I'm playing with a one-vs-all Logistic Regression classifier using Scikit-Learn (sklearn). I have a large dataset that is too slow to run all at one go; also I would like to study the learning curve as the training proceeds.
I would like to use batch gradient descent to train my classifier in batches of, say, 500 samples. Is there some way of using sklearn to do this, or should I abandon sklearn and "roll my own"?
This is what I have so far:
from sklearn.linear_model import LogisticRegression
from sklearn.multiclass import OneVsRestClassifier
# xs are subsets of my training data, ys are ground truth for same; I have more
# data available for further training and cross-validation:
xs.shape, ys.shape
# => ((500, 784), (500))
lr = OneVsRestClassifier(LogisticRegression())
lr.fit(xs, ys)
lr.predict(xs[0,:])
# => [ 1.]
ys[0]
# => 1.0
I.e. it correctly identifies a training sample (yes, I realize it would be better to evaluate it with new data -- this is just a quick smoke-test).
R.e. batch gradient descent: I haven't gotten as far as creating learning curves, but can one simply run fit repeatedly on subsequent subsets of the training data? Or is there some other function to train in batches? The documentation and Google are fairly silent on the matter. Thanks!

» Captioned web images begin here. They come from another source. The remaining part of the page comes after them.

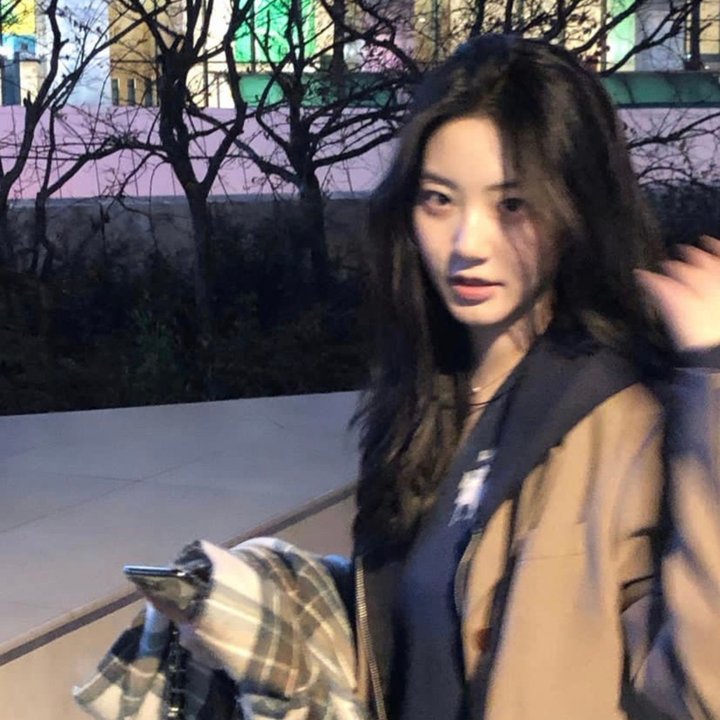 奥尔高索洛的强盗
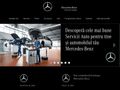 mercedesbistrita
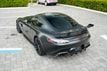 2021 Mercedes-Benz AMG GT AMG GT Coupe - 23060458 - 19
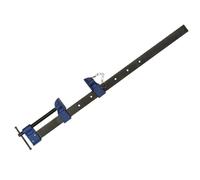 Faithfull General Duty Sash Clamp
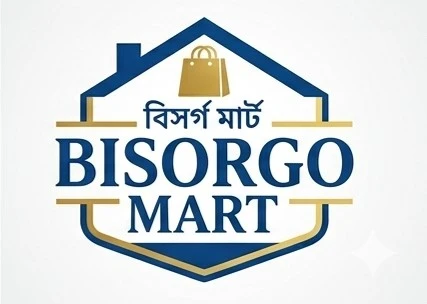BISORGO MART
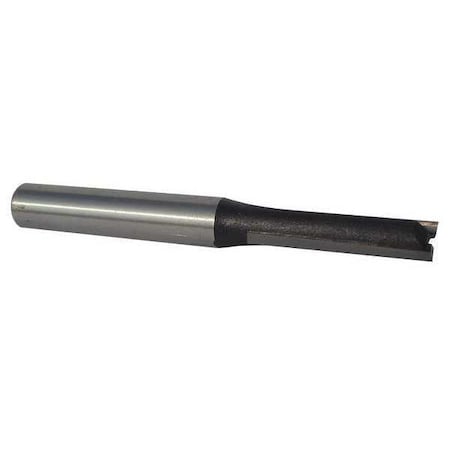 Westward Power Tool Accessory 16Y583 - product photo 1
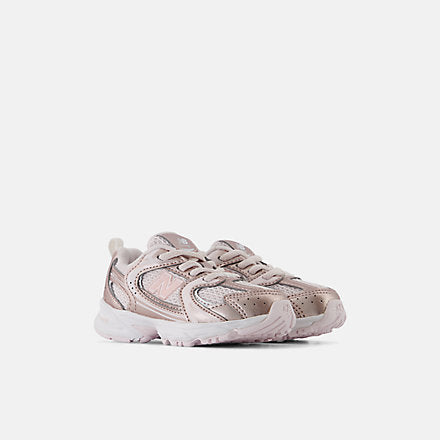 530 Bungee - New Balance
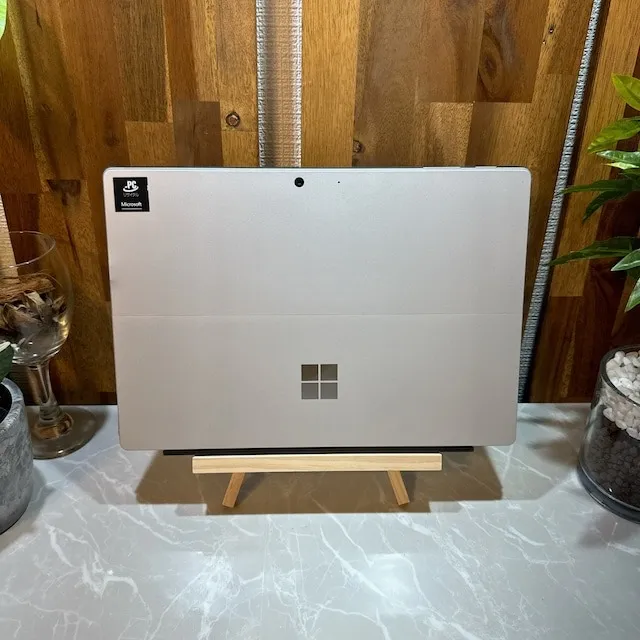 Surface Pro 7☘️メモリ16G☘️i5第10世代☘️SSD256G【VKHRC2406029】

What you want is not batch gradient descent, but stochastic gradient descent; batch learning means learning on the entire training set in one go, while what you describe is properly called minibatch learning. That's implemented in sklearn.linear_model.SGDClassifier, which fits a logistic regression model if you give it the option loss="log".
With SGDClassifier, like with LogisticRegression, there's no need to wrap the estimator in a OneVsRestClassifier -- both do one-vs-all training out of the box.
# you'll have to set a few other options to get good estimates,
# in particular n_iterations, but this should get you going
lr = SGDClassifier(loss="log")
Then, to train on minibatches, use the partial_fit method instead of fit. The first time around, you have to feed it a list of classes because not all classes may be present in each minibatch:
import numpy as np
classes = np.unique(["ham", "spam", "eggs"])
for xs, ys in minibatches:
lr.partial_fit(xs, ys, classes=classes)
(Here, I'm passing classes for each minibatch, which isn't necessary but doesn't hurt either and makes the code shorter.)